Un des derniers exemples en liste est le cas de Michael Keenan, un résident de San Francisco. Lors d’un accident de la route, l’homme avait acquis une certaine notoriété en plongeant dans la baie de San Francisco pour sauver un couple dont la voiture venait de couler. Élevé au rang de héros par les médias locaux, il s’est à nouveau illustré quelques années plus tard en pénétrant dans une maison en flammes pour sauver un chien.

Michael Keenan a été brûlé sur 80 % de la surface de son corps et repose entre la vie et la mort à l’unité des grands brûlés. Ses proches n’ont pas les moyens de payer les factures d’hôpital. Ses amis ont donc lancé un site Internet où ils recueillent les dons du public afin de payer les frais d’hospitalisation de l’ancien héros de la baie de San Francisco.

« Personne ne devrait avoir à apprendre comment faire du marketing en-ligne ou organiser des ventes de gâteaux pour payer ses soins de santé », commente le syndicat des infirmières.

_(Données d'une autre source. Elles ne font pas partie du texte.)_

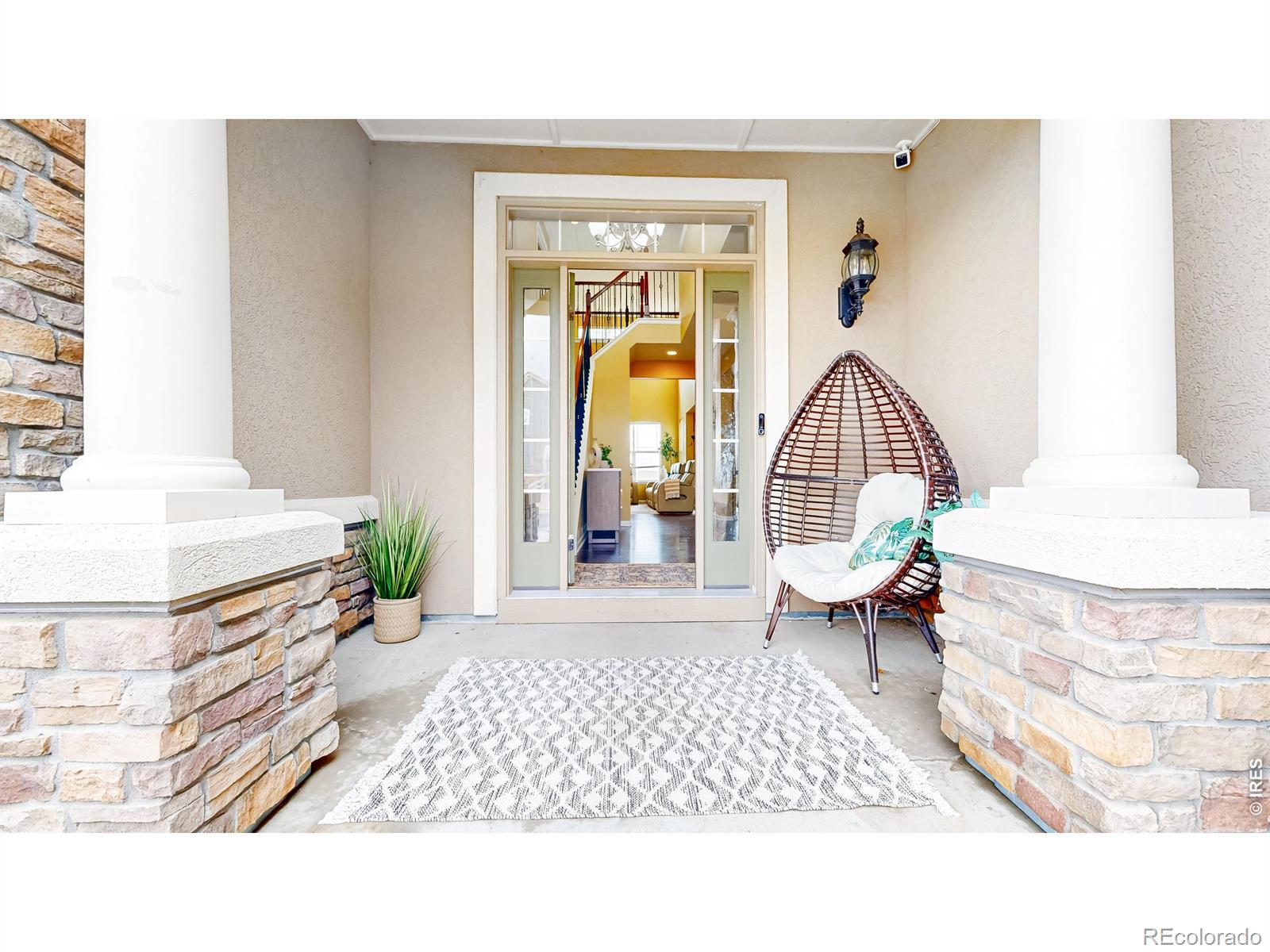 MLS Image #4 for 3446  yale drive,broomfield, Colorado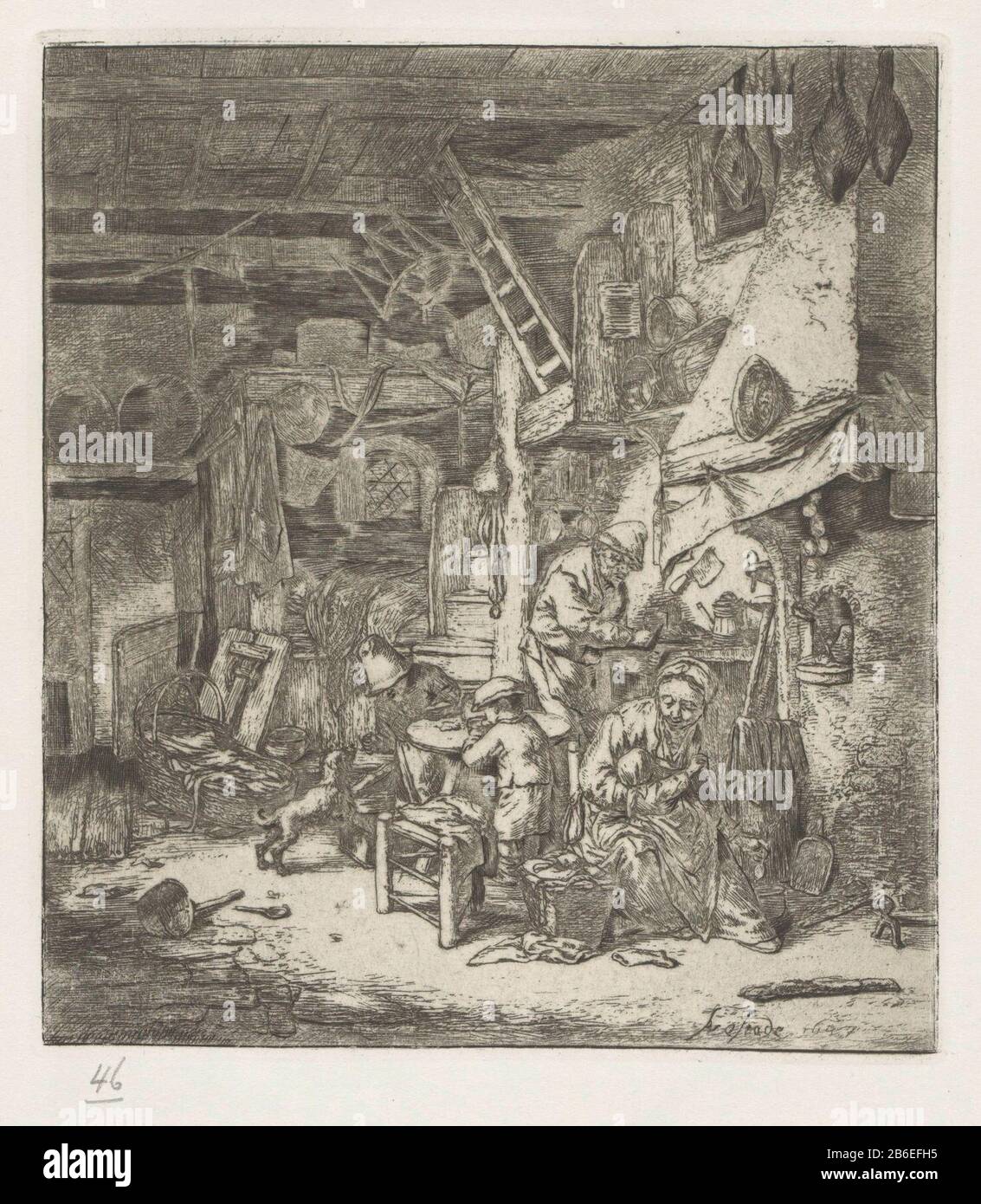 Christine Irene Hohenbuchler Ratsel Haft Exhibition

En plus de maintenir à jour son site internet et son blogue, le syndicat organise des campagnes d’envoi de lettres pour faire pression sur les élus, des visites et des manifestations aux activités caritatives des hôpitaux ainsi que la surveillance des lobbyistes de la santé et des politiciens. Il compte accentuer sa campagne à mesure que les élections présidentielles appprocheront. Pour l’instant, les infirmières constituent l’un des groupes les mieux organisés et les plus militants à réclamer un régime d’assurance-santé public.

La dirigeante du NNOC, Rose Ann DeMoro, est issue de l’Association des infirmières de Californie, forte de 70 000 membres. Diplômée en études féministes, la dirigeante syndicale a fait de la lutte pour un régime universel public d’assurance maladie un enjeu personnel.

Ce combat a fait tellement de bruit que Rose Ann DeMoro vient d’être nommée parmi les dix femmes les plus influentes de 2006 par MSN, l’un des portails internet les plus visités aux États-Unis. Elle y figure aux côtés de Hilllary Clinton et de Nancy Pelosi, la leader de la majorité démocrate à la Chambre des représentants.

Le site internet notait que la syndicaliste « rallie des infirmières à travers tout le pays pour aider à rendre les soins de santé accessibles à tous les citoyens des États-Unis. Elle continuera de susciter beaucoup d’émotions, d’alimenter les débats et de se faire des amis et des ennemis en continuant à se battre pour un régime d’assurance-santé universel ».